An ORFFinder that uses the Pyrodigal bindings to Prodigal.

Prodigal is a fast and reliable protein-coding gene prediction for prokaryotic genomes, with support for draft genomes and metagenomes.

__init__(metagenome: bool = True, mask: bool = False, cpus: int = 0) None[source]

Create a new PyrodigalFinder instance.

Parameters:
  • metagenome (bool) – Whether or not to run Prodigal in metagenome mode, defaults to True.

  • mask (bool) – Whether or not to mask genes running across regions containing unknown nucleotides, defaults to False.

  • cpus (int) – The number of threads to use to run Pyrodigal in parallel. Pass 0 to use the number of CPUs on the machine.

find_genes(records: ~typing.Iterable[~Bio.SeqRecord.SeqRecord], progress: ~typing.Optional[~typing.Callable[[~Bio.SeqRecord.SeqRecord, int], None]] = None, *, pool_factory: ~typing.Union[~typing.Type[~multiprocessing.pool.Pool], ~typing.Callable[[~typing.Optional[int]], ~multiprocessing.pool.Pool]] = <class 'multiprocessing.pool.ThreadPool'>) Iterator[Gene][source]

Find all genes contained in a sequence of DNA records.

Parameters:
  • records (iterable of SeqRecord) – An iterable of DNA records in which to find genes.

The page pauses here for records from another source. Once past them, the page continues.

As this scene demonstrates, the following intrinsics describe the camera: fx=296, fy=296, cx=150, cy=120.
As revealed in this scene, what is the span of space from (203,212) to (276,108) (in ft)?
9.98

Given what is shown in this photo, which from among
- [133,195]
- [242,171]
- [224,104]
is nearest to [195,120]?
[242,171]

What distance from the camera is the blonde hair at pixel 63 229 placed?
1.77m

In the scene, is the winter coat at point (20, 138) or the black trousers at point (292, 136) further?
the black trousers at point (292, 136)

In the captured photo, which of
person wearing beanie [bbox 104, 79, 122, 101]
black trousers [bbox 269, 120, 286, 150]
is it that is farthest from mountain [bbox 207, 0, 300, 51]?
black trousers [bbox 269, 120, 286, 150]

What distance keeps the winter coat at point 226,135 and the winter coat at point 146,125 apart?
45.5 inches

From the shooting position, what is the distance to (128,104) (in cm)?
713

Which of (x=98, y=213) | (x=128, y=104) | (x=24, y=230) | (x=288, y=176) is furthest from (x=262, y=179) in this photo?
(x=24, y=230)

  • progress (callable, optional) – A progress callback of signature progress(record, total) that will be called everytime a record has been processed successfully, with record being the SeqRecord instance, and total being the total number of records to process.

Keyword Arguments:

pool_factory (type) – The callable for creating pools, defaults to the multiprocessing.pool.ThreadPool class, but multiprocessing.pool.Pool is also supported.

Yields:

Gene – An iterator over all the genes found in the given records.